A universal granular method to breakdown text for modeling

My gut feeling is one thing but,

Is there a way to breakdown text into the most granular form that can be applied to any model? (For instance IOB, tagging, tokens etc?)

hey @Joanna if i understand correctly, your question is fundamentally about the manner in which we tokenize raw text into tokens right? for example, BERT uses a WordPiece tokenizer that can be used for all downstream tasks, provided some alignment between the tokens and labels is given for tasks like NER.

there’s a nice walkthrough the various tokenization strategies that are employed in transformers here: Summary of the tokenizers — transformers 4.5.0.dev0 documentation

Thank you @lewtun this is really helpful and straight forward. Depending on the goal and purpose of processing text, do you think tokenizing one way could then be passed into a NLTK, spaCy, or HuggingFace model?

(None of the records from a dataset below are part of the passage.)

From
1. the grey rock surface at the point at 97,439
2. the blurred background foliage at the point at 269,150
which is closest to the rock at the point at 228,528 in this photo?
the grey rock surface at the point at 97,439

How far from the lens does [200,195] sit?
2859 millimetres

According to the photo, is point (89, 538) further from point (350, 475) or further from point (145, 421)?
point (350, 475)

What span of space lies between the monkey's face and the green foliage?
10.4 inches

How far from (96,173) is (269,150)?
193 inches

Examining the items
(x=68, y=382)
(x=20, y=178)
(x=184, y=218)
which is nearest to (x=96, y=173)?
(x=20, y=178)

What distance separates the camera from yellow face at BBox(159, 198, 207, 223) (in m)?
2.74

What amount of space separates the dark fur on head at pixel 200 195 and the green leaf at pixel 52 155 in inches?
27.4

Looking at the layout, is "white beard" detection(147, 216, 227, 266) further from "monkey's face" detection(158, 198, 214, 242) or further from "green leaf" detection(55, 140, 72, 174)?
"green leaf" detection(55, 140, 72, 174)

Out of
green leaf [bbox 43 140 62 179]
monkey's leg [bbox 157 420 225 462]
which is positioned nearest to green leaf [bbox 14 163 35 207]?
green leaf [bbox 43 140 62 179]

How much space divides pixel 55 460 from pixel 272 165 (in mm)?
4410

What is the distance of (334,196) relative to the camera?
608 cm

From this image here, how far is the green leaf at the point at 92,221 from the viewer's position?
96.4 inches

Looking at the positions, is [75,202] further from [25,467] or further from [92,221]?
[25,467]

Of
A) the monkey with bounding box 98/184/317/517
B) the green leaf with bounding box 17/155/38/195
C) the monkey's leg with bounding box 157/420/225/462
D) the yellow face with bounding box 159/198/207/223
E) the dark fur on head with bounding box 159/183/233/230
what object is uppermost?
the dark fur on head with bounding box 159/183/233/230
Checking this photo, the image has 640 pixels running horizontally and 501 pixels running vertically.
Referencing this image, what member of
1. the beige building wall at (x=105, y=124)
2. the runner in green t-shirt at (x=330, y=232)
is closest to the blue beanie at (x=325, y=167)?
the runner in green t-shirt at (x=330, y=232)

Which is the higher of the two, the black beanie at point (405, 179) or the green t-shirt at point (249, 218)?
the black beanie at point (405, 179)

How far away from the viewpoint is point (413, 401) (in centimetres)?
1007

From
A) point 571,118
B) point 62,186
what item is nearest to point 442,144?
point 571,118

Or breaking down text into some format to move through/across multiple models from various software libraries? (thank you again, I have so much respect for Hugging Face!)

this idea of having interoperable tokenizers is an interesting one, although there’s a lot more involved when interfacing with the API of each framework and tokenization doesn’t seem to be the bottleneck across them. you might be interested in checking out the :hugs: Tokenizers library (link) which is framework-agnostic and quite versatile

Thank you, what do you think would be the bottleneck?

as far as interoperability across frameworks is concerned, here’s a few examples that i’ve personally ran into before:

  • training a model in one framework (e.g. transformers) and re-using it in another (e.g. scikit-learn)
  • using components from one framework in another, e.g. using components from transformers or spacy inside scikit-learn pipelines

for approaches that try to address these issues, you might find ONNX and [tokenwiser](GitHub - koaning/tokenwiser: Bag of, not words, but tricks!) of interest.